**SEITENTEXT:**
__________________________________________________

Die Berliner sind durch ein Gegentor in der 93. Spielminute vorzeitig abgestiegen. Das ist zwar bitter, aber trotzdem gerecht.
Die Aggregatzustände von Fußball-Fans sind ja vielschichtig und nehmen zwischen den Extremzuständen der Ekstase und Depression vielerlei Gestalt an. Selbstverständlich steht der eigene Club im Mittelpunkt all dieser Regungen, aber das Treiben in der restlichen Fußballwelt wird natürlich beobachtet. Mit Sympathie, Gleichgültigkeit oder Abneigung – und manchmal mit (bisweilen stark ausgeprägter) Schadenfreude.

__________________________________________________

**BEREITGESTELLTE AUFLISTUNG:**
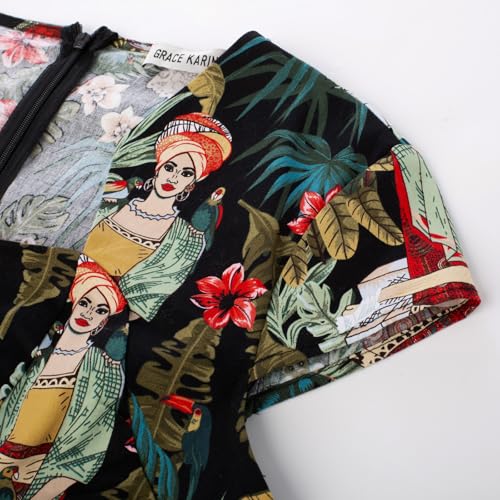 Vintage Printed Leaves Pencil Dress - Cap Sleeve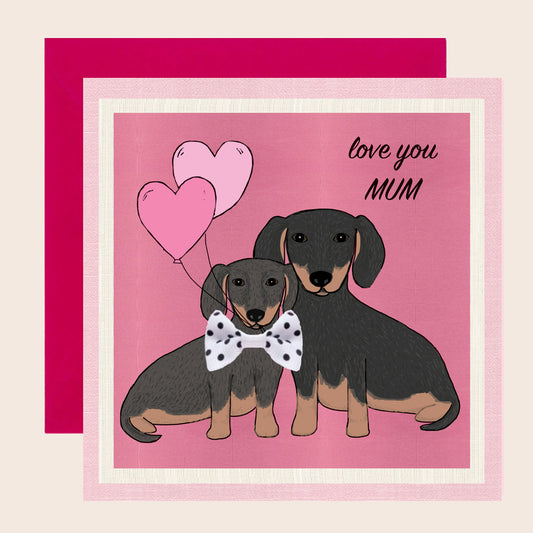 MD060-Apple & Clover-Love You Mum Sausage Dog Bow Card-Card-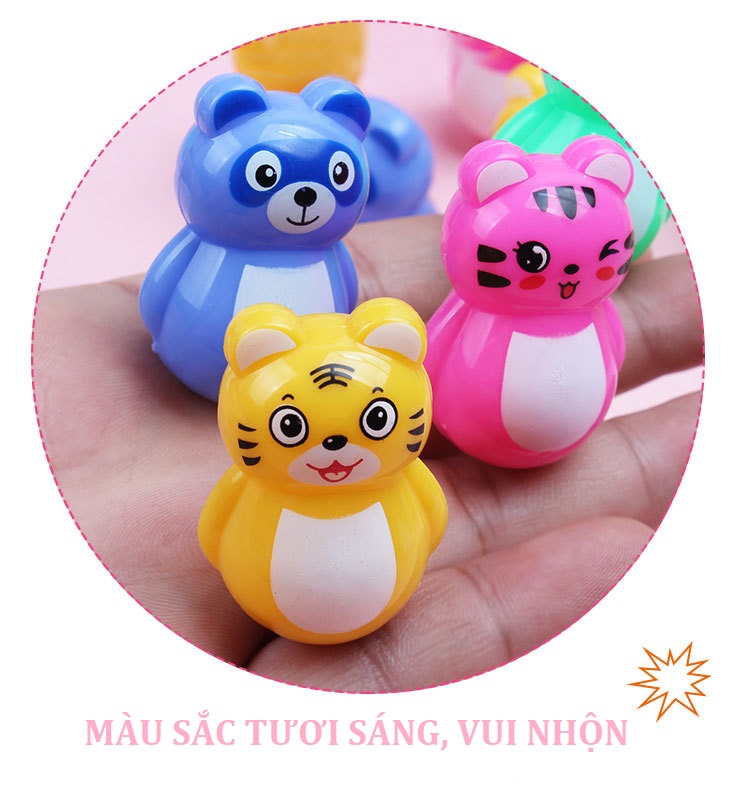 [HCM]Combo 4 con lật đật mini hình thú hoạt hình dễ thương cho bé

__________________________________________________

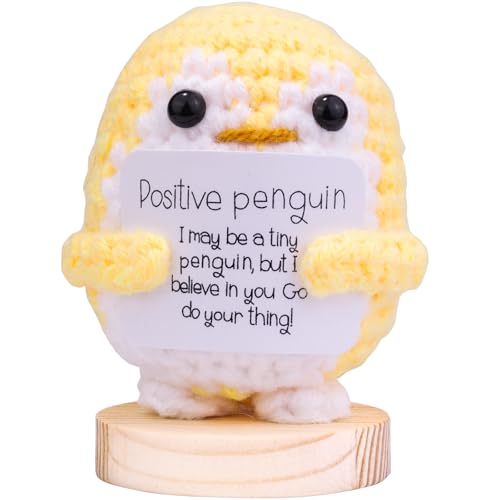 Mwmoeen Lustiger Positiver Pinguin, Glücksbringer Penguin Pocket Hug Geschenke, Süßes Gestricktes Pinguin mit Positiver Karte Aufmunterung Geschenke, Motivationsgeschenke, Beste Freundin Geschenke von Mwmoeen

__________________________________________________

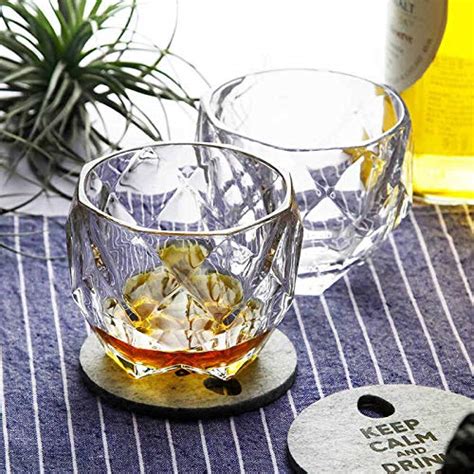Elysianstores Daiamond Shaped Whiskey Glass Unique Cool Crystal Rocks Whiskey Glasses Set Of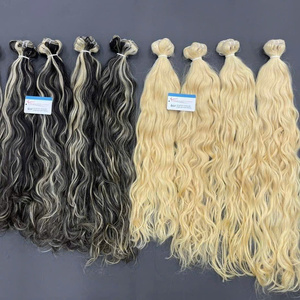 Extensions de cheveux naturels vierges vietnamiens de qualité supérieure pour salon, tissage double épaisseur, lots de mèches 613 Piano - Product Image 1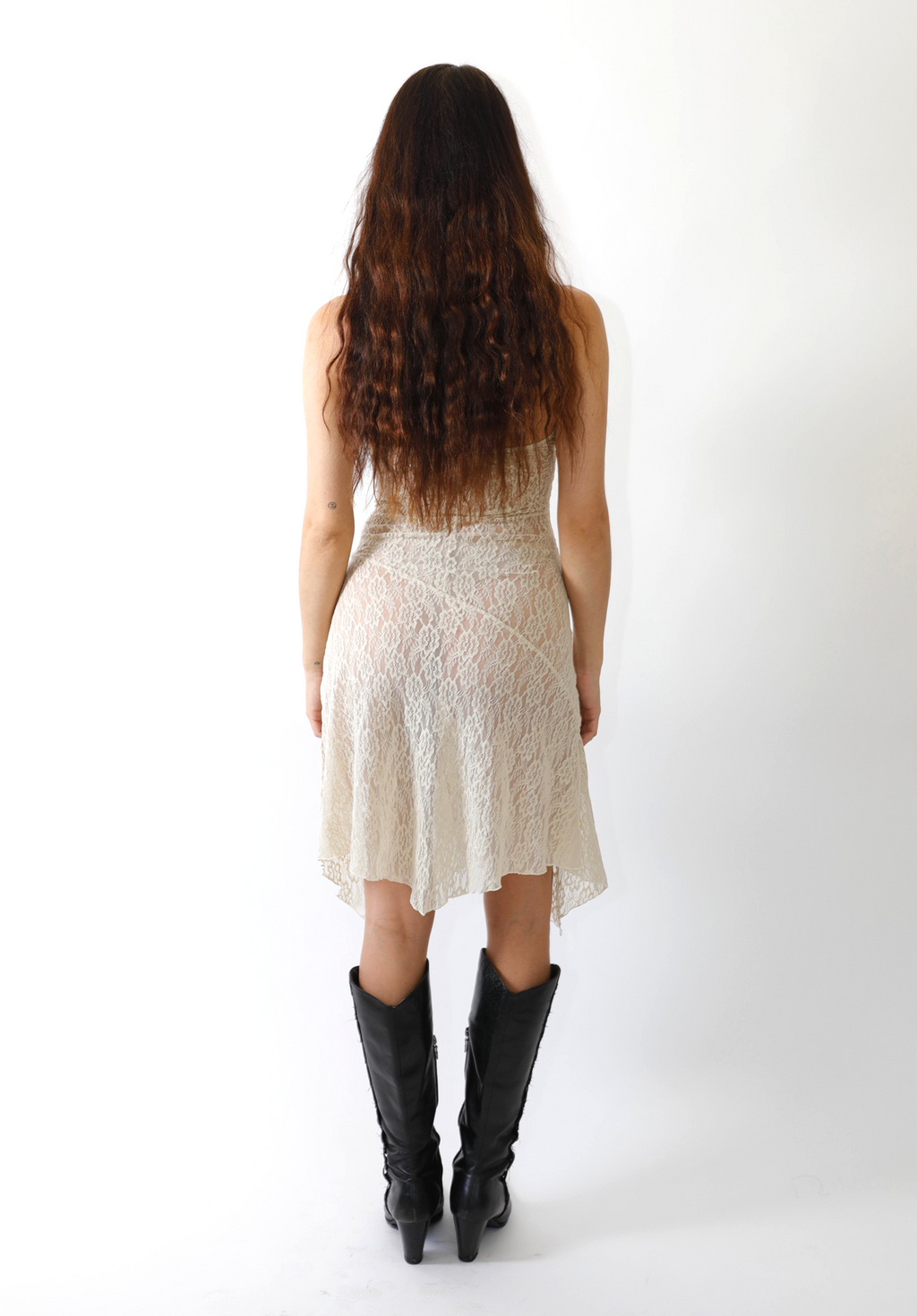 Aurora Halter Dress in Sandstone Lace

__________________________________________________

**PROBIER ES AUS:**
Gib aus dem Text über den Abstieg der Berliner die Stelle von „Die Berliner sind“ bis „stark ausgeprägter) Schadenfreude.“ wörtlich wieder.

**LÖSUNG DER AUFGABE:**
Die Berliner sind durch ein Gegentor in der 93. Spielminute vorzeitig abgestiegen. Das ist zwar bitter, aber trotzdem gerecht.
Die Aggregatzustände von Fußball-Fans sind ja vielschichtig und nehmen zwischen den Extremzuständen der Ekstase und Depression vielerlei Gestalt an. Selbstverständlich steht der eigene Club im Mittelpunkt all dieser Regungen, aber das Treiben in der restlichen Fußballwelt wird natürlich beobachtet. Mit Sympathie, Gleichgültigkeit oder Abneigung – und manchmal mit (bisweilen stark ausgeprägter) Schadenfreude.